Skip to content

Job Logs

Every task's stdout/stderr, and every run's driver orchestration log, is captured, streamed live to the admin UI, and retained for later inspection.

Capture and streaming

As a Worker runs a task, it batches the task's output and pushes it to the leader over the internal protocol (kiok.joblog.worker.batch.* controls batch size and interval). The leader stores it and serves it back to the admin UI.

Each run also has a run log — the driver's orchestration log (which task was dispatched, when, with what result) — stored under a reserved task id. The UI streams both per-task logs and the run log incrementally: an offset-based tail fetches only newly-appended bytes, with a Live / Paused toggle.

Where logs live

Job logs are stored in a dedicated leader-side RocksDB store, separate from the metadata store, and KMS envelope-encrypted at rest. There are two retention modes:

  • No S3 archival (default) — the leader RocksDB store is the permanent home. A completed task's log stays there indefinitely.
  • S3 archival configured — a periodic flush (kiok.joblog.flush.interval.ms, default 10s) and a final flush on task completion copy each log to S3, after which the RocksDB buffer is dropped. The periodic flush means even a long task that dies still has its log up to the last interval.

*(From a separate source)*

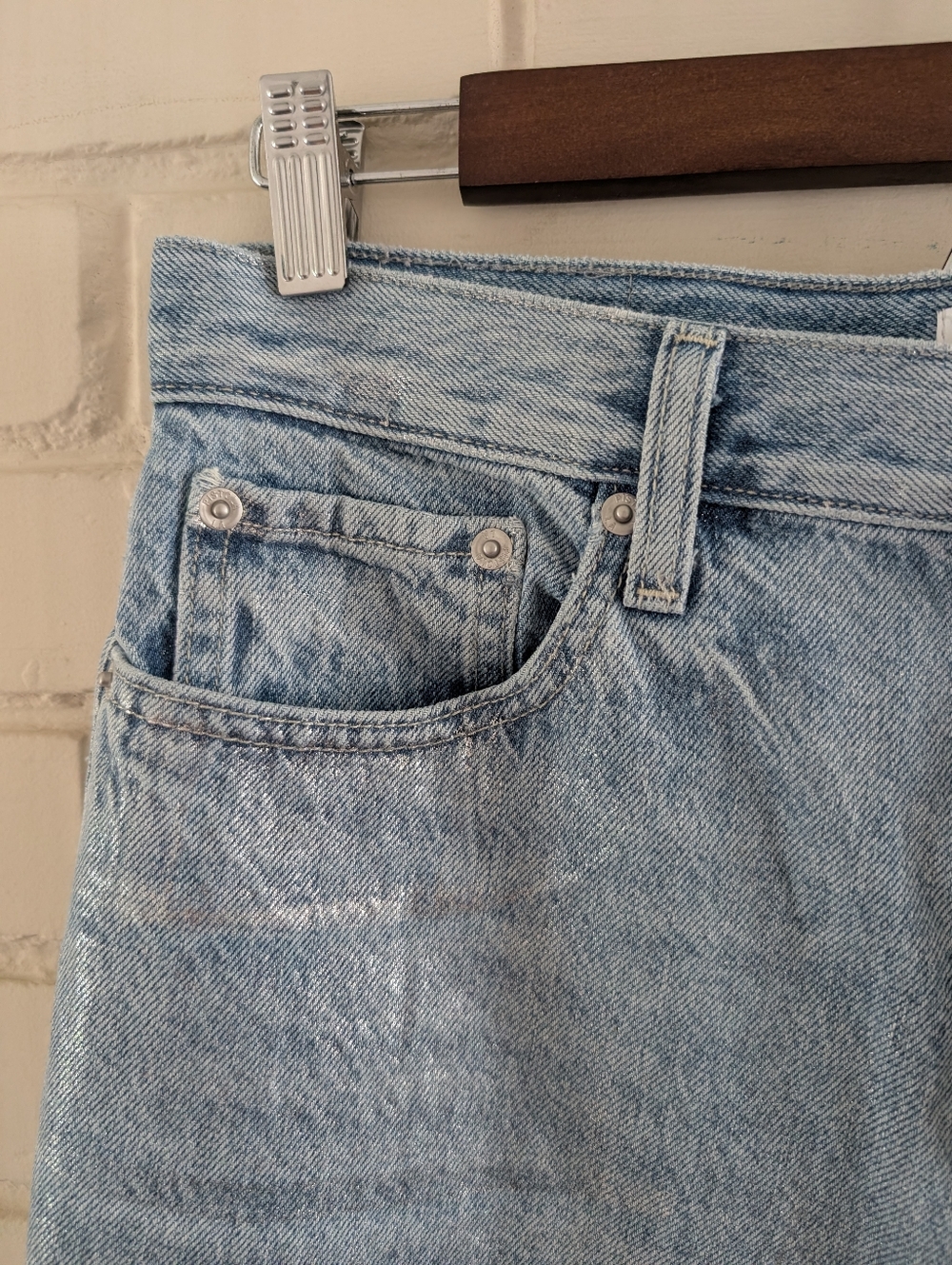 Pistola 29 Wes Sparkle Barrel Jeans High Rise 100% Cotton Spellbound - Picture 4 of 10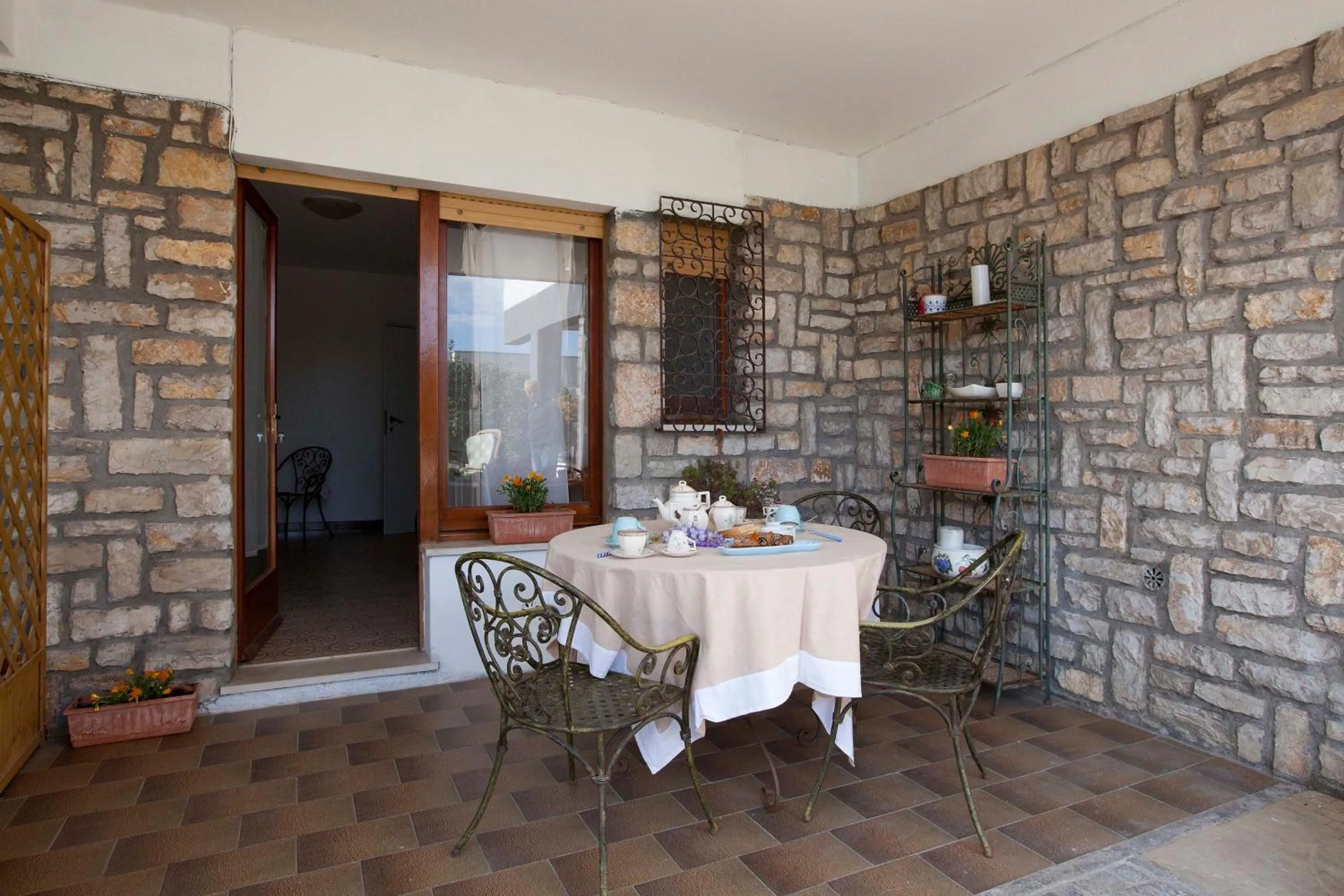 Balcony/Terrace in Un Ospite a Fontania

Configure the S3 destination with kiok.joblog.s3.* (endpoint, region, bucket, prefix, credentials).

Reading a completed log

A log read checks the leader RocksDB store first; if the buffer is empty and S3 archival is on, it falls back to the S3 archive. So a completed task whose RocksDB buffer was dropped after archival is still served transparently — the UI and CLI never need to know which tier holds the bytes.

Durability

In the default no-S3 configuration, job logs live only in the leader's RocksDB. To protect them against a leader disk loss, enable Backup & Restore — job logs are one of the backed-up stores, so a restore brings completed-run logs back along with the rest of cluster state.